Ursache seelischer Leiden
Menschen, denen dieses Kohärenzgefühl abgeht, die in einem Zustand seelischer Inkohärenz leben – und das sind etliche – leiden an Schizophrenie, Manien, Psychosen, wahnhaften Störungen oder befinden sich in äußerst kritischer Verworrenheit. Das herrschende Geldsystem trägt laut Geldkritiker Pühringer dazu bei, dass Menschen ihre Kohärenz verlieren. Dass sie falschen Glücksversprechen nachlaufen. Zur geldbedingt verursachten Ökokatastrophe, zur Tatsache, dass das soziale Leiden aufgrund immer höherer Mieten und immer harscherer Arbeitszwängen zunimmt, kommt also eine seelische Not immensen Ausmaßes.
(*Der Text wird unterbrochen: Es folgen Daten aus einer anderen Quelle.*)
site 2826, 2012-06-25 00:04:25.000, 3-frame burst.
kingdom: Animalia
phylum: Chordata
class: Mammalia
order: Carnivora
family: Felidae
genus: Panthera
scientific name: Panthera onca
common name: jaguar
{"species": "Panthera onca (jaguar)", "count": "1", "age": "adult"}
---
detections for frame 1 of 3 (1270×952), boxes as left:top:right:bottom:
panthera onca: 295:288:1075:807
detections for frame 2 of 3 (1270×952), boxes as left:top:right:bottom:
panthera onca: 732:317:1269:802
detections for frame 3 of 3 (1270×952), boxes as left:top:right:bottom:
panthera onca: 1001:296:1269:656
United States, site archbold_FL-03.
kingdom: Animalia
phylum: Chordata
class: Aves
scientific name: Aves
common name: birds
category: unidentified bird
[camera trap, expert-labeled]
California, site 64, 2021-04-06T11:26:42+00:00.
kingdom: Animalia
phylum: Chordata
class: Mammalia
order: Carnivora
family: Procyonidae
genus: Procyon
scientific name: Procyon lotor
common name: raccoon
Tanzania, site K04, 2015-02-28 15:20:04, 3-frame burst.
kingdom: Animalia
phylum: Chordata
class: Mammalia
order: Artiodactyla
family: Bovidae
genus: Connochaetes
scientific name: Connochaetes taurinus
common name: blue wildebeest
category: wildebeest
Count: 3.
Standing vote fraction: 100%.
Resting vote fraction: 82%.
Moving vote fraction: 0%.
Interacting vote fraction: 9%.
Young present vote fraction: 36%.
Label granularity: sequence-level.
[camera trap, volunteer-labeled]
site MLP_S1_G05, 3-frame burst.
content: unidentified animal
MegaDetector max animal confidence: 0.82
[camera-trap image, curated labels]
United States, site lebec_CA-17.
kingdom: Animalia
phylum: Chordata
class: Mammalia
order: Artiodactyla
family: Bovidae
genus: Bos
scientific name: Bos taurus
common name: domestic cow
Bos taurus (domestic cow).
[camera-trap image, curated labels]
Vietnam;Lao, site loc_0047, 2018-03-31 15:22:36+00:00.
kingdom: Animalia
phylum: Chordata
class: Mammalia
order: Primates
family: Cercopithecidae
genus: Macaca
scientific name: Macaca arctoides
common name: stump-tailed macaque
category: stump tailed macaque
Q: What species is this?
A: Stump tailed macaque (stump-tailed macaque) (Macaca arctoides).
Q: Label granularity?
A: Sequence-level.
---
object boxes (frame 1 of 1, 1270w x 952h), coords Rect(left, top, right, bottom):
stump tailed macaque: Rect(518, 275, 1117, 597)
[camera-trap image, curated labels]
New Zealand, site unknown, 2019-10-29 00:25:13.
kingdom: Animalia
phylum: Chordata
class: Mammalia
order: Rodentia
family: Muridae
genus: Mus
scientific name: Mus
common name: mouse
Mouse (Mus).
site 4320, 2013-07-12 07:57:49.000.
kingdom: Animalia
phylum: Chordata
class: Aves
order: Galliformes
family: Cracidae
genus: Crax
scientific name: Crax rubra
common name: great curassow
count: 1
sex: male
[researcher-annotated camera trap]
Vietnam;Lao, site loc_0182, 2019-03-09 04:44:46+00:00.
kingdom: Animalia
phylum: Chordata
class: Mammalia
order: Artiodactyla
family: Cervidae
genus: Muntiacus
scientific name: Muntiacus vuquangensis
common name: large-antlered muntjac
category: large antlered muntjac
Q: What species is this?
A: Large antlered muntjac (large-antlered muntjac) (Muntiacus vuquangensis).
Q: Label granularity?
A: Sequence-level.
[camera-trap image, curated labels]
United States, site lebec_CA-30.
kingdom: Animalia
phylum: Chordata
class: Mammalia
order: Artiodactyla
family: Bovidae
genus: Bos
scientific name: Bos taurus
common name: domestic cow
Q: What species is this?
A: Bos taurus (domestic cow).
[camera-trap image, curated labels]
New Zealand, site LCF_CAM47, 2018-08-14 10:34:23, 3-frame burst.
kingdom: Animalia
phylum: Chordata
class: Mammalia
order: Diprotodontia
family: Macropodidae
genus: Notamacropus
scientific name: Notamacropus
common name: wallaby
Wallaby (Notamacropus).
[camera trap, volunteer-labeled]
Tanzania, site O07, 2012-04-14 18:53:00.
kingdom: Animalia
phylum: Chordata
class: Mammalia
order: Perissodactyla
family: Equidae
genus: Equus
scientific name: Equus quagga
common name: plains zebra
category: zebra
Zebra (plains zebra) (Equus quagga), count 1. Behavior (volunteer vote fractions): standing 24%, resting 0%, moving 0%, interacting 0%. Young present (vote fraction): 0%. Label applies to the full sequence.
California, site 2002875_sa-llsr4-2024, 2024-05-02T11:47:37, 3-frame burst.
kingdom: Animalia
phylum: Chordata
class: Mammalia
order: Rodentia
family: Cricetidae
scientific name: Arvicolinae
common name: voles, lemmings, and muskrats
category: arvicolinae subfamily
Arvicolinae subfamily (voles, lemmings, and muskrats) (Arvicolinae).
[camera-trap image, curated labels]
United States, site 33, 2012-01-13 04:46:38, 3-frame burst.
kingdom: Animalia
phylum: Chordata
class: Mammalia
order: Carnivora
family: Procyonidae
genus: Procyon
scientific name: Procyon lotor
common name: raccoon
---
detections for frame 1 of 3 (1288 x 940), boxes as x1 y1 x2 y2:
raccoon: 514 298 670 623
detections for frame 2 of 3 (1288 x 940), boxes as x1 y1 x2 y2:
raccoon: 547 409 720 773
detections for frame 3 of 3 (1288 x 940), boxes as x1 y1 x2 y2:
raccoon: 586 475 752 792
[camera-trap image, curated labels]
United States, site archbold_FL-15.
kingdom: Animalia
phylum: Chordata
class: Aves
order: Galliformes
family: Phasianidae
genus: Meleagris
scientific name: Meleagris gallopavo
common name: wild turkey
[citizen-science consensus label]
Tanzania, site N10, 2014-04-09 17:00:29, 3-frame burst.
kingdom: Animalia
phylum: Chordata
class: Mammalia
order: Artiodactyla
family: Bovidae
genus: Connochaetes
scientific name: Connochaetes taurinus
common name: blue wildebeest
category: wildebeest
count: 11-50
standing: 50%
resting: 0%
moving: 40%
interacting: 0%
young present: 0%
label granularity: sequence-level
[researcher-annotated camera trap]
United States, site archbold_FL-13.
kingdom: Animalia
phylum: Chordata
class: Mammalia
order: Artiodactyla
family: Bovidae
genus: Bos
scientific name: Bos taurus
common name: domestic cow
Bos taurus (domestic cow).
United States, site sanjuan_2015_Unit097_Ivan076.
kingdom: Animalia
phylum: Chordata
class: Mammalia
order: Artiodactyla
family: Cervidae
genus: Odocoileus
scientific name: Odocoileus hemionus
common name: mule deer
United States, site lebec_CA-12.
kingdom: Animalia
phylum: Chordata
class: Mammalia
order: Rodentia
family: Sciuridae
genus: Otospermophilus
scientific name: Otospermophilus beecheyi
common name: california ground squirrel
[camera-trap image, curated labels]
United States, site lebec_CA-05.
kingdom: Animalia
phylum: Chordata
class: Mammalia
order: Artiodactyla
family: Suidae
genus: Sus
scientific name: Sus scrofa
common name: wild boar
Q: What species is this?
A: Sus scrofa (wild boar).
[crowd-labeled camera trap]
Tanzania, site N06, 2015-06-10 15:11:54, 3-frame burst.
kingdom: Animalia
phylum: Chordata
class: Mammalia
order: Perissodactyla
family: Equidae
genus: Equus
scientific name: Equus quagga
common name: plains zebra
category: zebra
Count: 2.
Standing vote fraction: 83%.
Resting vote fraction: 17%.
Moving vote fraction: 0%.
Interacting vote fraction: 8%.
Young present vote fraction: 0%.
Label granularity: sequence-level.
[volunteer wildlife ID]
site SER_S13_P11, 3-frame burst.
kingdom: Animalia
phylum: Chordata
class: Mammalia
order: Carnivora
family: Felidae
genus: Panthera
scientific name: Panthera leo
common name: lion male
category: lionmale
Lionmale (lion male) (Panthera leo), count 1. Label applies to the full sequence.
Für Pühringer muss die „Reichtumsprämie“, wie er es nennt, aus all diesen Gründen unbedingt abgeschafft, werden. Sein Konzept lautet „Geldsteuer“. Damit ist der Österreicher, auch wenn er sich dezidiert nicht als Freiwirtschaftler versteht, ganz nah bei Silvio Gesell.
Felix Fuders machte, anders als Pühringer, aus seiner vollen Sympathie für den Begründer der Freiwirtschaftslehre keinen Hehl: „Silvio Gesell ist die Lösung.“ Die Stoßrichtung auch seiner Gedanken und Forschungen ist eine zutiefst humane – die aber ökologische Fragestellungen und Friedensfragen selbstverständlich mitdenkt. „Alle Menschen sollen genau das machen dürfen, was sie am besten können“, wünscht sich der Professor, der in Chile lehrt und forscht. Zu ihrem eigenen Glück. Und zum Wohle ihrer Mitmenschen.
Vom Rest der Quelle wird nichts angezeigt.